Test : My memory of us sur Nintendo Switch

My memory of us

Genre : Aventure, Plateforme, Casse-tête
Langue : Anglais Sous-titres : Anglais, Japonais, Français, Italien, Espagnol, Allemand, Coréen, Portugais, Russe, Chinois.
Développé par Juggler Games
Édité par Crunching Koalas
Sortie France : 24/01/2019
Prix : 14,99€ sur l’eShop, pas de version boîte
Taille : 2684,35 Mo
Joueurs : 1
Age minimum : 7 ans

Site Web Officiel

L’histoire de My memory of us débute dans le monde contemporain, mais conte les souvenirs d’un vieil homme qui, en une jeune fille venue lui emprunter un livre, reconnaît l’amie qu’il a eue autrefois lorsqu’il subsistait tant bien que mal au cœur du ghetto de Varsovie – une Varsovie semi-fictive puisque son architecture et ses habitants sont imprégnés d’une esthétique steampunk omniprésente. Les deux enfants, l’un voleur débrouillard mais esseulé, l’autre jeune fille vivant en compagnie de son grand-père invalide, devront se serrer les coudes afin de faire face à l’invasion de terrifiants robots nazis.

Ainsi, le scénario de My memory of us oscille constamment entre une inspiration rétro-futuriste et une métaphore très appuyée de la ségrégation des juifs au seuil de la Seconde Guerre Mondiale, tout en nous contant une relation amicale profondément poétique entre deux protagonistes dont l’innocence de la jeunesse semble s’étioler à mesure de notre avancée dans la trame narrative de l’oeuvre. Le ton employé est d’une délicatesse remarquable, puisqu’il permet d’aborder un sujet diablement macabre auprès du jeune public tout en contentant les adultes, pour lesquels les péripéties métaphoriques dévoileront clairement -peut-être un peu trop- leur second niveau de lecture !
-=-=-
Votre objectif:
D'après le test de My memory of us, répondez brièvement :
1. Quel studio a développé le jeu ?
2. Quel est son prix sur l'eShop ?
3. Dans quelle ville se trouve le ghetto où vivait autrefois le vieil homme ?
Les fiches constituent un matériau à part, sans lien avec le texte.

(Fiches extraites d'une collection)
-=-=-
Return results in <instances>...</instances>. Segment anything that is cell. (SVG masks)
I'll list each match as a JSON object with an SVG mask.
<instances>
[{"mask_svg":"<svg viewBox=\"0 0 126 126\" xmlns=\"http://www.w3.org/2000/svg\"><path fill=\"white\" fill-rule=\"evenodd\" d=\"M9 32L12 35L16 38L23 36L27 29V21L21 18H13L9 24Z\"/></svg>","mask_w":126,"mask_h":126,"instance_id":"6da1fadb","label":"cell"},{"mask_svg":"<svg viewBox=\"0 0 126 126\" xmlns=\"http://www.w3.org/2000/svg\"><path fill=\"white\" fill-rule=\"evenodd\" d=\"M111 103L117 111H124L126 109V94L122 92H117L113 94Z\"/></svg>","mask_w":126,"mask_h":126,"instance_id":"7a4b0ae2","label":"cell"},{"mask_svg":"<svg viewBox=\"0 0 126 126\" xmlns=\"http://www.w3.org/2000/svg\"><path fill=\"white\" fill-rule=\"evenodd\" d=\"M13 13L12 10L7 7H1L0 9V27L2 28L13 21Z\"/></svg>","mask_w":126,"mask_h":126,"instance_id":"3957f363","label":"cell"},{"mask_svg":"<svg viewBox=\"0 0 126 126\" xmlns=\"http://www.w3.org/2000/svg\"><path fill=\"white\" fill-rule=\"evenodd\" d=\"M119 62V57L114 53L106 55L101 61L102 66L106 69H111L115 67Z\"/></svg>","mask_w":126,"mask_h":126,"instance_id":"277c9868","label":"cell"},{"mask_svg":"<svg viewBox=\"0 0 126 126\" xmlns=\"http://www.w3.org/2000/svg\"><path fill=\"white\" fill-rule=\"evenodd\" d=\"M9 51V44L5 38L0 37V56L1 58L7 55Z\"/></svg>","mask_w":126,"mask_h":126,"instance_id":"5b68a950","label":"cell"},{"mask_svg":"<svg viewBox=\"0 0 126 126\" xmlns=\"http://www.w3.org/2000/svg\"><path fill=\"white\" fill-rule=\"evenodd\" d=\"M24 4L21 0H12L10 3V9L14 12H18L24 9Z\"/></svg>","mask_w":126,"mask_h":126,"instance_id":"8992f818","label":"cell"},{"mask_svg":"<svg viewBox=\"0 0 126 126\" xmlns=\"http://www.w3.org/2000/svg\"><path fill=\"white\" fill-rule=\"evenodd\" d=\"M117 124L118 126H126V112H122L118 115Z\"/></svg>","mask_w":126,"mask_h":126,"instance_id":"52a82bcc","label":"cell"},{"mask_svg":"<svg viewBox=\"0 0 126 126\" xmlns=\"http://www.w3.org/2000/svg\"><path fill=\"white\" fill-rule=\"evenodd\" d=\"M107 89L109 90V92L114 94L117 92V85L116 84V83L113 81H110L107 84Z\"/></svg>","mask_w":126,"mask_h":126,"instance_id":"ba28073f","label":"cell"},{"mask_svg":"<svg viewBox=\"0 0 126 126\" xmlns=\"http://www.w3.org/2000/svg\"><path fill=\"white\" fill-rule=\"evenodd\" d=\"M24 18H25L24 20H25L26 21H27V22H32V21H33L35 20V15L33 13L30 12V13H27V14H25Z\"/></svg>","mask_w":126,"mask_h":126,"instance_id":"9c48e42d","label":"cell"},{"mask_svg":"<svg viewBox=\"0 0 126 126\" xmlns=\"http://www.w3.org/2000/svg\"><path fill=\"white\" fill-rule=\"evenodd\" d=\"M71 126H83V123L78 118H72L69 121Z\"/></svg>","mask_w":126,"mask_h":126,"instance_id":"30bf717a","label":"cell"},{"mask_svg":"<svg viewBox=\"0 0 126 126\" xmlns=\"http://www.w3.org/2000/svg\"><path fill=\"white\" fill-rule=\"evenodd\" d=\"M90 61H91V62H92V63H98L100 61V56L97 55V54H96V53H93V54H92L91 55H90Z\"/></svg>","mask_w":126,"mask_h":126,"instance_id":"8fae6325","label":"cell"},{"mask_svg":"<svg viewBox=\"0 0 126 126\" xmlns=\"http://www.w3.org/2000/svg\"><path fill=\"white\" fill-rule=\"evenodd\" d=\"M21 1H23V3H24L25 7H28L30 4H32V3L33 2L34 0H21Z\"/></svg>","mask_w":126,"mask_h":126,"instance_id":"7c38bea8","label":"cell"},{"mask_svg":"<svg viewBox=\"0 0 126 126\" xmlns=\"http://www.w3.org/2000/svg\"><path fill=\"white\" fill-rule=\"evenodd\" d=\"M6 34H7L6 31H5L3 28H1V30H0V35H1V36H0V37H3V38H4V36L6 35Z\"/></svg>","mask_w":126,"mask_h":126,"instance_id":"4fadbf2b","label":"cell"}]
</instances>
-=-=-
Réponse:
1. Juggler Games
2. 14,99 €
3. Varsovie